The Forest For The Trees
“Nothing is holier, nothing is more exemplary than a beautiful, strong tree. When a tree is cut down and reveals its naked death-wound to the sun, one can read its whole history in the luminous, inscribed disk of its trunk: in the rings of its years, its scars, all the struggle, all the suffering, all the sickness, all the happiness and prosperity stand truly written, the narrow years and the luxurious years, the attacks withstood, the storms endured. And every young farmboy knows that the hardest and noblest wood has the narrowest rings, that high on the mountains and in continuing danger the most indestructible, the strongest, the ideal trees grow.” – Hermann Hess
This is the time of year when I slightly resent the trees around me. I recognize the love/hate relationship I have and let it be. The trees that surround me offer shade and shelter and song. For these things I’m most grateful. But they also offer a level of constant maintenance that wears me down at times. The trees want to reproduce, and so they cast thousands of seeds and clouds of pollen at the time when I’m most eager to just be at ease for awhile. And then just when I grow fond of them again we do it all over again in the fall with leaves and acorns and hickory tree nuts. Nobody said it would be easy. But I’ve chosen this place by the edge of the woods to live. The trees were here first and I learn from them while they tolerate me.

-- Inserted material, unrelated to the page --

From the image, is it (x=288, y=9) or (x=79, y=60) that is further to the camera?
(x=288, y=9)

Those farmboys Hess writes about were cutting down that hardest and noblest wood to build sturdy ships and homes and barns and furniture. Walk into an old Colonial-era home built three hundred years ago and look at the wood that makes up the structure of that building. Look at the floors. This was old growth lumber, not the young fir and pine forested today. Today’s lumber is from relative teenagers by comparison. And we know how teenagers can be: mind of their own, and they appear strong but are a bit fragile inside. Nothing toughens you like enduring time and hardship, as Hess points out. And we’re all enduring a bit of that now, aren’t we? But it’s nothing compared to what our ancestors went through, and its good to look back on history and the hardships that our grandparents and grandparent’s grandparents endured.
Still, we’re being tested nonetheless. And like the tight rings that mark challenges that tree endured, we’ve slowed down in 2020, turned inward and are weathering the storm as best we can. The collective memory of this will mark a generation, just as those trees clustered on a mountaintop somewhere collectively endured. But when you’re in the middle of it its hard to see the forest for the trees, isn’t it? Those tree rings offer another lesson though, for after enduring hardship for a season or several seasons the trees experience a period of rapid growth and the rings widen again. This too shall pass, and we’ll once again begin a period of sustained growth and recovery. Everything has its season.